Quinn posted up a note this morning that Rawi Hage has won the IMPAC award. I only made it through three of the shortlisted books (too many challenges; too much travelling; very little reading) but DeNiro’s Game was one that I read and loved. It’s nice to see novels that were shortlisted for Canadian prizes, like the book I’m currently about 20 pages away from finishing, The Book of Negroes (which just won The Commonwealth Prize), go on to win international prizes. It’s not as if I’m writing a “here’s the trouble with the Giller” note or anything, but I’m glad that both DeNiro’s Game and The Book of Negroes will go on to find larger audiences as a result of the attention.
Posting has been sparse, life seems to be overwhelmingly busy these days. And we’re on the road again tomorrow, taking a family trip to NYC. Right now I feel like I’ve been travelling for months. And for those moments where I’m sitting behind my desk staring out the window thinking how nice it would be to have a job where I travelled even more, I’ll need to remember this feeling. The one where I just want to be home with a good book, my two working hands, and some time to get caught up on my writing.
Hey, great, he finally won one of the big prizes he was nominated for! That’s good news.
I’m thrilled for him. He was on the news last night and his speech was beautiful.
He’s featured in today’s Irish Times – a full page article. Eileen Battersby has some nice things to say…
This year’s win reiterates that Impac is the international literary prize to win. Most emphatically of all though, it shows how influential an international literary player Canada has become.
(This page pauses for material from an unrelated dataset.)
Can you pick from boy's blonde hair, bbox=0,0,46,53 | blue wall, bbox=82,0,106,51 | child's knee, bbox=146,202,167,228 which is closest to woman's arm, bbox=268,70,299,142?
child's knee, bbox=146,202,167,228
It is a multi cultural society possessed of an interesting dualism, embracing English and French.
It has also produced some of the finest short story writers of all such as Alice Munro, Mavis Gallant and Alistair MacLeod, the 2001 Impac winner with No Great Mischief.
Anglo Canadian writers specialise in making art out of the ordinary, adopting a slightly more low key approach to domestic realism than their US neighbours.
There is a further dimension to Canadian writing and that is the impressive influx of talent from elsewhere – India, the Middle East, central and eastern Europe; writers such as Rohinton Mistry and Michael Ondaatje. So a Lebanese Canadian has won with an important book that aspires to high art and has something very shocking to say.
um, koff, ‘scuse me? Just about a little provincial prize, oh, shucks. the Trillium for English Fiction, she’s been nominated someething like four times, finally won. Barbara Gowdy for Helpless. SssH.